複数の口コミを読み比べ、「複数の投稿に共通して指摘されていること」を拾い出す読み方をすると、より実態に近い情報が得られます。

こんな状況の方には、転職エージェントの活用が有効です

転職エージェント(転職支援サービス)は万能ではありませんが、特定の状況では大きく役立ちます。


在職中で時間が取れない方、希望条件が複数あって自分では絞り込めない方、「内定をもらっても本当にここでいいのか分からない」という不安をお持ちの方──こういった状況であれば、エージェントに相談する価値があります。特に非公開求人(一般には公開されていない案件)を多数保有しているサービスも多く、求人票だけでは分からない職場の内部情報を担当者から直接ヒアリングできる点は、個人での情報収集では得にくいメリットです。

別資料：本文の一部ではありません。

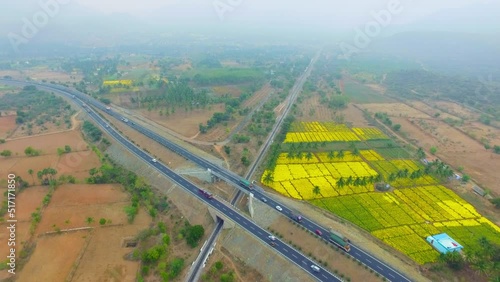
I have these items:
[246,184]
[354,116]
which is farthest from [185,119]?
[354,116]

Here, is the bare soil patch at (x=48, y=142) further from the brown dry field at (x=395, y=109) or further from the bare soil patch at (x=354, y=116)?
the brown dry field at (x=395, y=109)

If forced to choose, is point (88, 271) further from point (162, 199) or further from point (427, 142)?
point (427, 142)

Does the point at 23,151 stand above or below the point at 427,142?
above

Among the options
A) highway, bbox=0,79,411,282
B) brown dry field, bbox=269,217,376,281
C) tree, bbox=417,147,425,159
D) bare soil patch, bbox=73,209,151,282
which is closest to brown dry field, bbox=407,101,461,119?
tree, bbox=417,147,425,159

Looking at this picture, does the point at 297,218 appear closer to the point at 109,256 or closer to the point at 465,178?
the point at 109,256

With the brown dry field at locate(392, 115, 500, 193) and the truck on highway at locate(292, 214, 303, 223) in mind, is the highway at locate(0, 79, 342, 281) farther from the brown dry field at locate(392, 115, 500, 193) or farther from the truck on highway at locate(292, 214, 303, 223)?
the brown dry field at locate(392, 115, 500, 193)

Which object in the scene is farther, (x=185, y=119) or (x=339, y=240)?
(x=185, y=119)

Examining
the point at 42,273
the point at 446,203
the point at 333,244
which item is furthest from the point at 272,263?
the point at 446,203
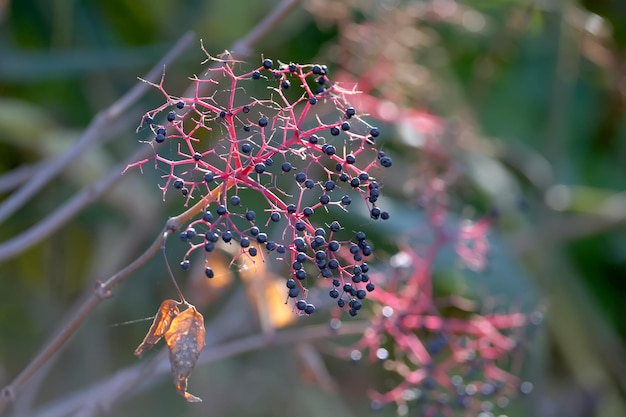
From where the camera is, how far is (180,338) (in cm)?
39

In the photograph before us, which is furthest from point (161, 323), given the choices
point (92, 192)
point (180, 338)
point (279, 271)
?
point (279, 271)

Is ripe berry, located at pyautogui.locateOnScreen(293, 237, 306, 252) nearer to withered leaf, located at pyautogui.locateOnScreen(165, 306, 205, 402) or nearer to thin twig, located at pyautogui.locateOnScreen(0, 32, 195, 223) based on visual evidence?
withered leaf, located at pyautogui.locateOnScreen(165, 306, 205, 402)

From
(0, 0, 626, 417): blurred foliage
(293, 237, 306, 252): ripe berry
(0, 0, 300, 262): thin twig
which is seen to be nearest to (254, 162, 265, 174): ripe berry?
(293, 237, 306, 252): ripe berry

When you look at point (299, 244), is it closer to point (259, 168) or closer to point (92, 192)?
point (259, 168)

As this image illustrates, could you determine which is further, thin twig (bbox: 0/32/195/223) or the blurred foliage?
the blurred foliage

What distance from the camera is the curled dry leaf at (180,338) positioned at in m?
0.39

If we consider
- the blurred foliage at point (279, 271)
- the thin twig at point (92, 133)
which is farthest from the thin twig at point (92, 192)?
the blurred foliage at point (279, 271)

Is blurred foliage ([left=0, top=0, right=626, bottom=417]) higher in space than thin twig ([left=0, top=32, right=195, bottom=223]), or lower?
lower

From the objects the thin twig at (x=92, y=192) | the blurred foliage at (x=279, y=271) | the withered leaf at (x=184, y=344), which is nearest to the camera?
the withered leaf at (x=184, y=344)

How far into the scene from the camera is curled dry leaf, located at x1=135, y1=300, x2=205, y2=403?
1.27 ft

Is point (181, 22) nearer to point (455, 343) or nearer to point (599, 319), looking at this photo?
point (455, 343)

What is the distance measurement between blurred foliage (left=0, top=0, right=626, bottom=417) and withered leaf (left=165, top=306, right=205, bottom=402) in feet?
2.15

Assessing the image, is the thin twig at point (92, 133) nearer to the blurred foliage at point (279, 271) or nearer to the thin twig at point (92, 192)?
the thin twig at point (92, 192)

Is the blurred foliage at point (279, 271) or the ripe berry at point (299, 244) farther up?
the ripe berry at point (299, 244)
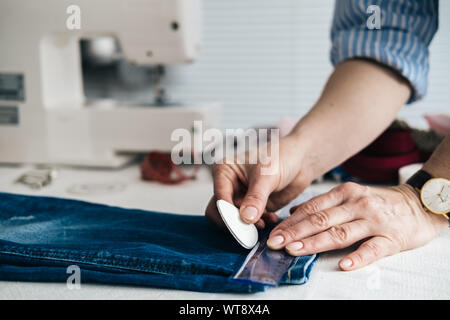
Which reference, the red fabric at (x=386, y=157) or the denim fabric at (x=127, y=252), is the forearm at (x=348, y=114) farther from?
the denim fabric at (x=127, y=252)

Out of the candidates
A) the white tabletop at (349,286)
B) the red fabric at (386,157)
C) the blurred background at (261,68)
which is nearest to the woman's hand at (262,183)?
the white tabletop at (349,286)

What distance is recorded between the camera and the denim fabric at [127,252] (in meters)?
0.67

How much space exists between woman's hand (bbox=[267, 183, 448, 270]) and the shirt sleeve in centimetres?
36

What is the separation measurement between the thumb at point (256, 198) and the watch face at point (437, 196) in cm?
28

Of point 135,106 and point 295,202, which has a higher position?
point 135,106

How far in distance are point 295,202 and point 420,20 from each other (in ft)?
1.79

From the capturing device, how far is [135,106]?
1552 mm

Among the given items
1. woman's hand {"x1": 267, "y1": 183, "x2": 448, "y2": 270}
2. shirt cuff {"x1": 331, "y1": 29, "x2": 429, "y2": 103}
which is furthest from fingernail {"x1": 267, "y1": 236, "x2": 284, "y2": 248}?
shirt cuff {"x1": 331, "y1": 29, "x2": 429, "y2": 103}

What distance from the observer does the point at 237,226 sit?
2.50 ft

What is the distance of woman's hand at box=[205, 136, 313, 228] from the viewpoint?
820 millimetres

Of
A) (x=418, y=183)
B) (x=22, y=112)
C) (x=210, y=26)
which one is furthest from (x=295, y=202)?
(x=210, y=26)

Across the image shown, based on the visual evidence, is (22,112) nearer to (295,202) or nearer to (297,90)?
(295,202)

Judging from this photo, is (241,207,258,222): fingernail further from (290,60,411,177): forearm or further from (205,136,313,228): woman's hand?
(290,60,411,177): forearm
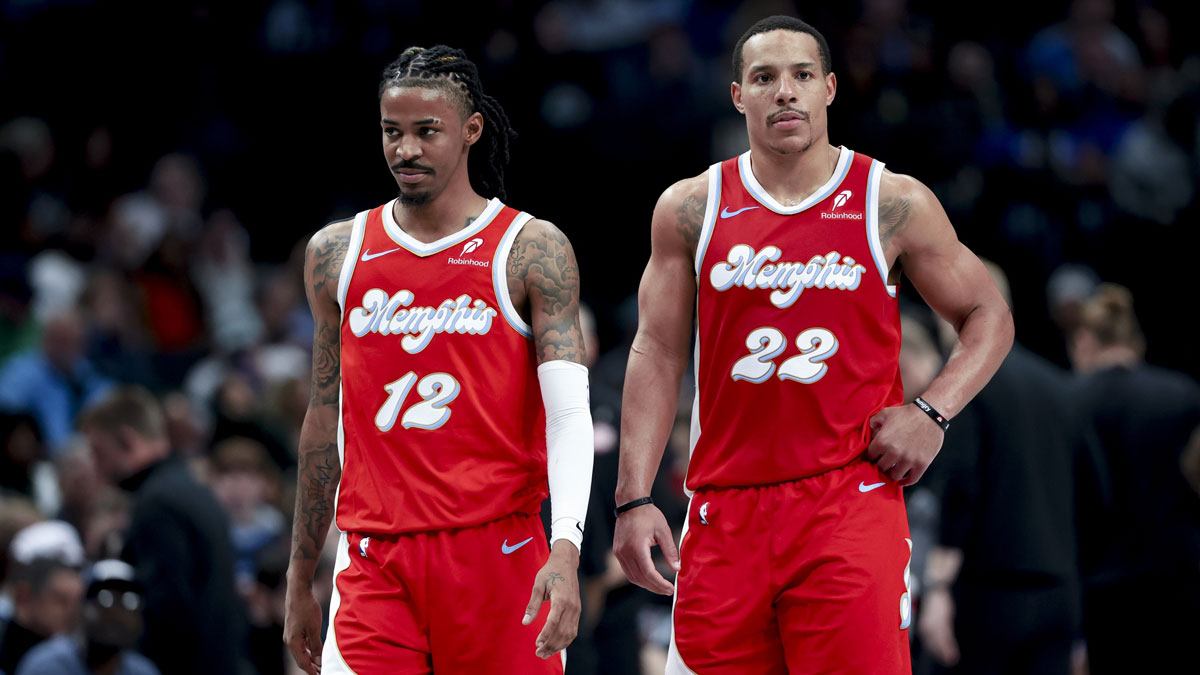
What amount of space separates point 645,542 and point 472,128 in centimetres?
139

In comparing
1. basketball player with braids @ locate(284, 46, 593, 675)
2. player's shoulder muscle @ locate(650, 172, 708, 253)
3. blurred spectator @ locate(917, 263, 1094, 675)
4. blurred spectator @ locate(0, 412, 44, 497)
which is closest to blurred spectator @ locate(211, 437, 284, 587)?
blurred spectator @ locate(0, 412, 44, 497)

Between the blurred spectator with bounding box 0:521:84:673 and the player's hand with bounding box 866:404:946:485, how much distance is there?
4.28m

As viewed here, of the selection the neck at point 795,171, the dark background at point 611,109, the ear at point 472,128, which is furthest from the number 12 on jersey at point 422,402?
the dark background at point 611,109

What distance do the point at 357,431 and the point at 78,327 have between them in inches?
292

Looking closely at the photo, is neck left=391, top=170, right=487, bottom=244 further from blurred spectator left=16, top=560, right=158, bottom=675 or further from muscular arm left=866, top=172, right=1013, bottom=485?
blurred spectator left=16, top=560, right=158, bottom=675

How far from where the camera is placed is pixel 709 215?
15.6 ft

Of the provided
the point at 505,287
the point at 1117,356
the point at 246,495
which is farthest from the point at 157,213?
the point at 505,287

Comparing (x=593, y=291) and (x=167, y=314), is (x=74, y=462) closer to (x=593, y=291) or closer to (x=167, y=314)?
(x=167, y=314)

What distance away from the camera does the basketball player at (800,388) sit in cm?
452

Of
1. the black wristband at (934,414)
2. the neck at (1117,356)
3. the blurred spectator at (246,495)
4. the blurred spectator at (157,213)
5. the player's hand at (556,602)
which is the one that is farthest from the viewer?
the blurred spectator at (157,213)

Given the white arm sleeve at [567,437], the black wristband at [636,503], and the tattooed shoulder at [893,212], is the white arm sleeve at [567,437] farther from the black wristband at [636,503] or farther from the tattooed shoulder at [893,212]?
the tattooed shoulder at [893,212]

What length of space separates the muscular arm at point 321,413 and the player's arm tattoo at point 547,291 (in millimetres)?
571

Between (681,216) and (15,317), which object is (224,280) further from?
(681,216)

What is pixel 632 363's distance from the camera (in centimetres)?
489
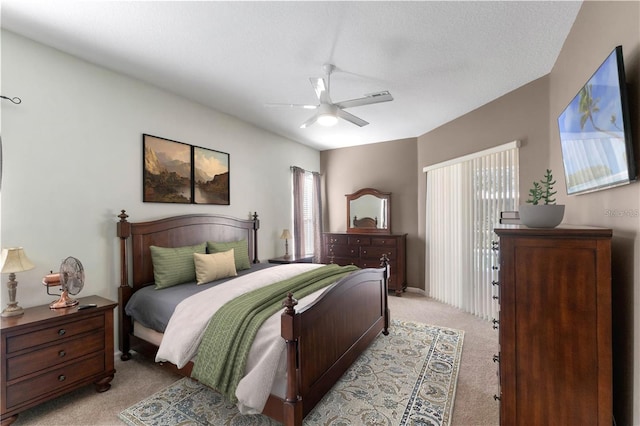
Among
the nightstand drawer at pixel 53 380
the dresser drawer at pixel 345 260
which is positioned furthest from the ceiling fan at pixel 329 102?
the dresser drawer at pixel 345 260

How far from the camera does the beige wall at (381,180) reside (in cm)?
512

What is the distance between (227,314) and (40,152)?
210 cm

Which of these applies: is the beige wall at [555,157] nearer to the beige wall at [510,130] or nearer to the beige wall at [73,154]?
the beige wall at [510,130]

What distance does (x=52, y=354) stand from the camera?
2027 mm

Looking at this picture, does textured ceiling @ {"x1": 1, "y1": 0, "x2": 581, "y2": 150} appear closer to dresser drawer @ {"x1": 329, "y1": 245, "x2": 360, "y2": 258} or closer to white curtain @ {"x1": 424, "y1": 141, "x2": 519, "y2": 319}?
white curtain @ {"x1": 424, "y1": 141, "x2": 519, "y2": 319}

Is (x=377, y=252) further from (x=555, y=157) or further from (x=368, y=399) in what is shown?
(x=368, y=399)

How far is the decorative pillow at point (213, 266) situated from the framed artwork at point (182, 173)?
818 millimetres

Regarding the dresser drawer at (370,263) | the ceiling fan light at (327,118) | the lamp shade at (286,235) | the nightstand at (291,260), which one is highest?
the ceiling fan light at (327,118)

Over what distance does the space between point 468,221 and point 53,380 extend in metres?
4.60

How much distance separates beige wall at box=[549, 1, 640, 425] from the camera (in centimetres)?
132

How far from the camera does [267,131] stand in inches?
186

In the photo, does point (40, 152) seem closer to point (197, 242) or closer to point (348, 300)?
point (197, 242)

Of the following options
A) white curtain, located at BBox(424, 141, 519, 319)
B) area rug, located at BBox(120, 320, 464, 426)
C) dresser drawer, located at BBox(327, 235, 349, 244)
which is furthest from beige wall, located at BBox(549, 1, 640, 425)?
dresser drawer, located at BBox(327, 235, 349, 244)

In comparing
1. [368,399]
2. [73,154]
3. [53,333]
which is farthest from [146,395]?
[73,154]
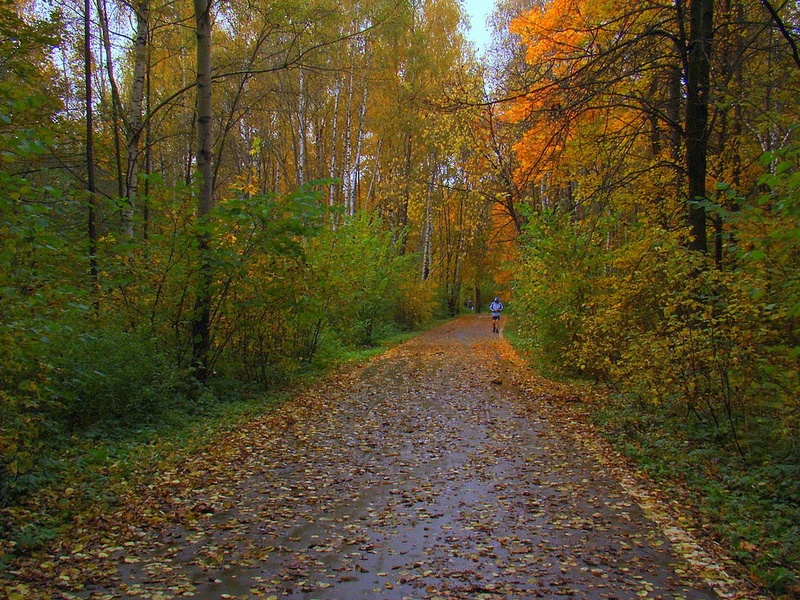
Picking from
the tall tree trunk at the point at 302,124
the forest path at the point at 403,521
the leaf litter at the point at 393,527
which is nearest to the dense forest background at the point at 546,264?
the leaf litter at the point at 393,527

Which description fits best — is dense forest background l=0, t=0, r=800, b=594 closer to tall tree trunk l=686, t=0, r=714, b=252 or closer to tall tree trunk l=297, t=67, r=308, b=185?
tall tree trunk l=686, t=0, r=714, b=252

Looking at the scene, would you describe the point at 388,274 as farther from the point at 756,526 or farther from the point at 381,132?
the point at 756,526

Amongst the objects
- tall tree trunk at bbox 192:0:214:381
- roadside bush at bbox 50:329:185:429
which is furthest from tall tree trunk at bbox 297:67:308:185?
roadside bush at bbox 50:329:185:429

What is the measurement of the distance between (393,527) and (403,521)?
142 mm

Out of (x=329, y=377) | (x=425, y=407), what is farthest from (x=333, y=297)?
(x=425, y=407)

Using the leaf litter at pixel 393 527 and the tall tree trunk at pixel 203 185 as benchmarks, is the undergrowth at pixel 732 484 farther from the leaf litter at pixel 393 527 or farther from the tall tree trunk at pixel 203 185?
the tall tree trunk at pixel 203 185

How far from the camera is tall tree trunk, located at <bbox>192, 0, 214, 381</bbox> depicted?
9297mm

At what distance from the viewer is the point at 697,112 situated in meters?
8.66

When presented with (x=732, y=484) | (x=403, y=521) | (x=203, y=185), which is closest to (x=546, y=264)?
(x=203, y=185)

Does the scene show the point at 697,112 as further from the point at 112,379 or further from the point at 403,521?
the point at 112,379

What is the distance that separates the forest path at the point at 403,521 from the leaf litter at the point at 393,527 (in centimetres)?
2

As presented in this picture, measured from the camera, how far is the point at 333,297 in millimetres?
12305

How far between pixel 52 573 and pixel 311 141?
31951 millimetres

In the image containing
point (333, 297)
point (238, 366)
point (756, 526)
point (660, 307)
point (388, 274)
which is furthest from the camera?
point (388, 274)
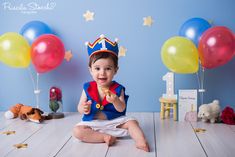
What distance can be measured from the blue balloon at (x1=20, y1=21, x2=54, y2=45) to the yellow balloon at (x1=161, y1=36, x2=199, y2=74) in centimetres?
92

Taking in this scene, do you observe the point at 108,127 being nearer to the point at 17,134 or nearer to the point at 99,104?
the point at 99,104

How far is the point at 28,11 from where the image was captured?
285 cm

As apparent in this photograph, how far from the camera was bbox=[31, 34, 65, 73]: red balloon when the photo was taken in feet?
7.98

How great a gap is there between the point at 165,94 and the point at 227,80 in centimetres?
49

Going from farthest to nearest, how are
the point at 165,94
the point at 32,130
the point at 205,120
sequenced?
1. the point at 165,94
2. the point at 205,120
3. the point at 32,130

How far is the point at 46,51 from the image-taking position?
2.43 m

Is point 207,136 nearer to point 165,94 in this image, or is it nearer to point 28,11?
point 165,94

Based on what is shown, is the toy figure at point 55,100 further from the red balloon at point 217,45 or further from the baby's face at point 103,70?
the red balloon at point 217,45

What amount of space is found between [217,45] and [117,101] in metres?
0.74

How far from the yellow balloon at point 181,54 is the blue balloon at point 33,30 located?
36.3 inches

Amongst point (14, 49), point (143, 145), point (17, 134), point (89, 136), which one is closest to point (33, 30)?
point (14, 49)

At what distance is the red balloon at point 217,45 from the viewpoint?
7.38 ft

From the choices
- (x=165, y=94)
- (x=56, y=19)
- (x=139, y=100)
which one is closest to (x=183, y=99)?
(x=165, y=94)

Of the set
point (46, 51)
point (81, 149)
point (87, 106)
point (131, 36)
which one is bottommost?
point (81, 149)
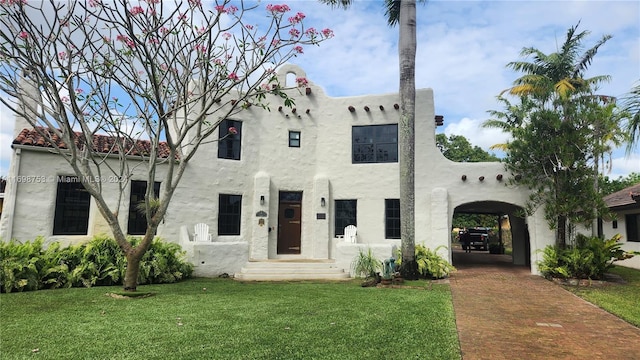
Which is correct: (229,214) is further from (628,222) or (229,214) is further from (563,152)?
(628,222)

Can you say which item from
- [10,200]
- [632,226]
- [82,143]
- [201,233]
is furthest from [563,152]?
[10,200]

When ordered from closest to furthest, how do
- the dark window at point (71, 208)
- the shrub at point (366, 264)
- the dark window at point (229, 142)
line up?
the dark window at point (71, 208) < the shrub at point (366, 264) < the dark window at point (229, 142)

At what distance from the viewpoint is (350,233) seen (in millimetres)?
14023

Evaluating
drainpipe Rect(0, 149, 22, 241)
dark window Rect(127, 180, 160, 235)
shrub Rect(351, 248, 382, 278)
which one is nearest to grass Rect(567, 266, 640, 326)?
shrub Rect(351, 248, 382, 278)

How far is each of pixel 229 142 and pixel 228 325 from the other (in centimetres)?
935

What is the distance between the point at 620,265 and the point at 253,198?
49.4ft

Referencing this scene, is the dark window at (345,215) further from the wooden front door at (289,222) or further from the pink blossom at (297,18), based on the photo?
the pink blossom at (297,18)

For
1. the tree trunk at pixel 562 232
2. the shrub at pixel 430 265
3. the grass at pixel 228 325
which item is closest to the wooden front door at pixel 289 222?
the shrub at pixel 430 265

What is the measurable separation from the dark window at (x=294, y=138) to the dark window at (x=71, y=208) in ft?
23.0

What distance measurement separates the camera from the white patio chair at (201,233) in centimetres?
1311

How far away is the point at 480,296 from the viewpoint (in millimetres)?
9070

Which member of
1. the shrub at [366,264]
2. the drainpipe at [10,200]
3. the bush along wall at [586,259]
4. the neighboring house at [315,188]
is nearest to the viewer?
the drainpipe at [10,200]

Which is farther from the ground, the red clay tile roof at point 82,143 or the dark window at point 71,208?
the red clay tile roof at point 82,143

一方で、「とにかく早く転職したい」という焦りがある状態でエージェントを利用すると、担当者のペースに引きずられて条件確認が不十分なまま内定を承諾してしまうことがあります。エージェントはあくまで情報収集と条件交渉のサポート役として活用するものであり、最終的な意思決定はご自身でしっかり行うことが大切です。


複数のサービスを並行して使い、複数の担当者から情報を集める方法が、最もリスクを分散しやすい使い方です。

看護師の転職で病院選びは「なんとなく」ではなく「理由ある選択」で

看護師の転職における病院選びは、給与や立地といった表面的な条件だけでなく、夜勤体制・委員会負担・教育の質・定着率・看護方式といった現場の実態を確認することが成功の鍵になります。


焦って動くよりも、「なぜ転職するのか」「次の職場に何を求めるのか」を整理したうえで、一つひとつの情報を丁寧に確認する姿勢が、長く安心して働ける職場に出会う近道です。

今すぐ動く準備ができている方も、まだ情報収集の段階の方も、ご自身のペースで、納得のいく選択を積み重ねていただければと思います。